If you own a copy of "The Backstage Handbook" (or find one in your local library), you'll likely find info' on scenery dollies. [B]@Van[/B] or *@bobgaggle* Have you any photos, plans or sketches you'd care to pass along to *@mrb604* ?
Toodleoo!
Ron Hebbard


----------



## DrewE (May 26, 2019)

If it's flat and level floor/ground between the two locations, maybe putting them on pallets (or otherwise making them fork-able) and using a pallet jack would be a decent solution. Maybe there are all-terrain pallet jacks, for that matter, that I've just never happened to take notice of.


----------



## RonHebbard (May 26, 2019)

DrewE said:


> If it's flat and level floor/ground between the two locations, maybe putting them on pallets (or otherwise making them fork-able) and using a pallet jack would be a decent solution. Maybe there are all-terrain pallet jacks, for that matter, that I've just never happened to take notice of.

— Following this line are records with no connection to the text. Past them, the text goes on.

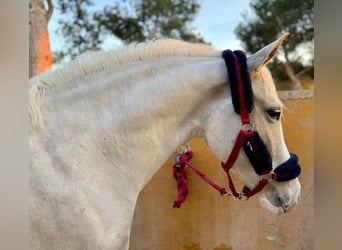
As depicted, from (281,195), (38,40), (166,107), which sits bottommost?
(281,195)

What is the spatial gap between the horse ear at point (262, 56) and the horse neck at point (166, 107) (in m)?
0.10

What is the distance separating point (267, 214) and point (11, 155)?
170 cm

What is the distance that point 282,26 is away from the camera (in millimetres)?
7453

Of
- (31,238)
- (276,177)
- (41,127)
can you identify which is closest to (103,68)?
(41,127)

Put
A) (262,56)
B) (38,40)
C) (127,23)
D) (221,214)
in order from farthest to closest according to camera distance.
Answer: (127,23) → (38,40) → (221,214) → (262,56)

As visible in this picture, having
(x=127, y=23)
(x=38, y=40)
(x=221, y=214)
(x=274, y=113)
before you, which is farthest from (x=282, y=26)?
(x=274, y=113)

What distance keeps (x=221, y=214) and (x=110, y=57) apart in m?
1.23

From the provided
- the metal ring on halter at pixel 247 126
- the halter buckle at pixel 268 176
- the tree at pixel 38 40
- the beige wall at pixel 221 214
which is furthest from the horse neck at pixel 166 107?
the tree at pixel 38 40

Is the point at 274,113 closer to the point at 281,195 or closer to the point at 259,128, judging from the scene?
the point at 259,128

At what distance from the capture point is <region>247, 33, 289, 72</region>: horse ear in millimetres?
1198

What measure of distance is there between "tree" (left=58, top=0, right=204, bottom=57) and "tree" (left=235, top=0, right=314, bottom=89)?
1382mm

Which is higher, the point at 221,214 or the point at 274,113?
the point at 274,113

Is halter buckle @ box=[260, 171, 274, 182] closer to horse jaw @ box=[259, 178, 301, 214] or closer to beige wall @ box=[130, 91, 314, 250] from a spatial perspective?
horse jaw @ box=[259, 178, 301, 214]

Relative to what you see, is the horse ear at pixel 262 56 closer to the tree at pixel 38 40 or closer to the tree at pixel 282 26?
the tree at pixel 38 40
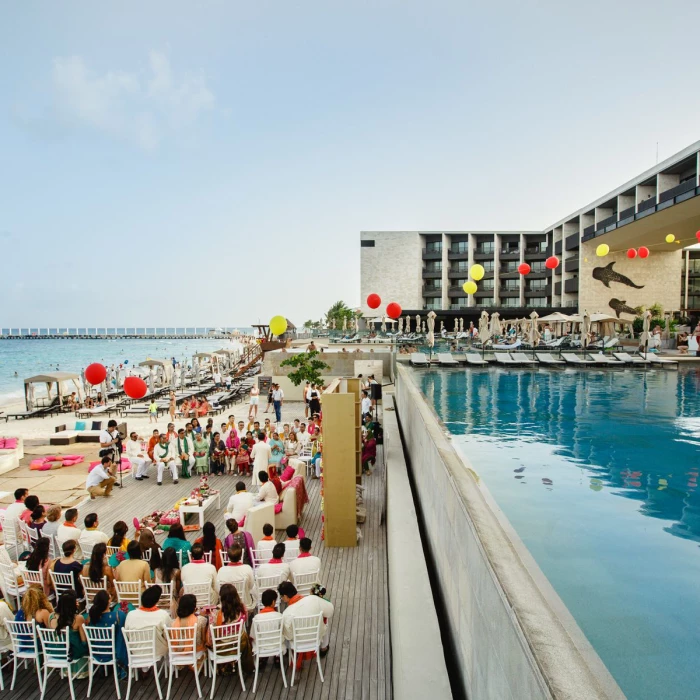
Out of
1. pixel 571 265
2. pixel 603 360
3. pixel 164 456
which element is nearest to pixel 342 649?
pixel 164 456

 *@DrewE* and *@mrb604* One major advantage of transporting flats and / or platforms stood vertically on edge with their long dimension down and their width standing up IS they're narrower to roll along roads, sidewalks, through corridors and down hallways; even stood vertically on edge, they ought to clear easily through most 6' 8" exterior doorways. 
Toodleoo! 
Ron Hebbard


----------



## Jay Ashworth (May 26, 2019)

The school's risk exposure is going to go *sky* high with the storage that far away; hopefully you can find a way to put that thought in their head as motivation to find a closer spot, or fix the one you had.


----------



## Jay Ashworth (May 26, 2019)

DrewE said:


> If it's flat and level floor/ground between the two locations, maybe putting them on pallets (or otherwise making them fork-able) and using a pallet jack would be a decent solution. Maybe there are all-terrain pallet jacks, for that matter, that I've just never happened to take notice of.



Pallet jacks will hang up on a *tie-wrap*; they're only designed for flat, clean concrete floors.


----------



## techieman33 (May 27, 2019)

What's the path look like? Is it flat? Hilly? All nice wide side walks? How wide are the doors you need to go through? 

Here are a bunch of carts that you could get multiple platforms on and wheel them around. 
https://handtrucks2go.com/Panel-Carts/

Another option if you have doors wide enough to get your bigger platforms lying down on is to just buy some big pneumatic casters to put on the bottom of one or more of them. Then stack and maybe strap everything else on top of it. Here's an example
https://www.harborfreight.com/10-in-pneumatic-heavy-duty-swivel-caster-63799.html


----------



## RonHebbard (May 27, 2019)

techieman33 said:


> What's the path look like? Is it flat? Hilly? All nice wide side walks? How wide are the doors you need to go through?
> 
> Here are a bunch of carts that you could get multiple platforms on and wheel them around.
> https://handtrucks2go.com/Panel-Carts/
> ...


 *@mrb604* and *@DrewE* The majority of commercially available panel dollies are not generally built to be up to the task for a couple of decades or more; we had one in one of our theatres and the IA lads beat it into submission in less than two years using it inside the venue whereas the good ol' scenery cart we built in our basement shop was still performing yeomen duty at least a decade and a half later. 
Of the models illustrated on @techieman33 's link, the cart for transporting granite slabs illustrated on page two comes closest to what I'm envisioning.
*@derekleffew @Van @bobgaggle * Have you any comments, photos, drawings. plans. etcetera you could / would pass along to * @mrb604 ???*
@BillConnerFASTC Have you any comments you'd care to contribute*????*
Toodleoo! 
Ron Hebbard


----------



## AudJ (May 27, 2019)

Since this comes down to underfunding your department, I would have your administrator arrange a few times a year for you to use whatever truck, van, utility vehicle the Athletic department owns/uses. I’m sure there are at least a couple to choose from.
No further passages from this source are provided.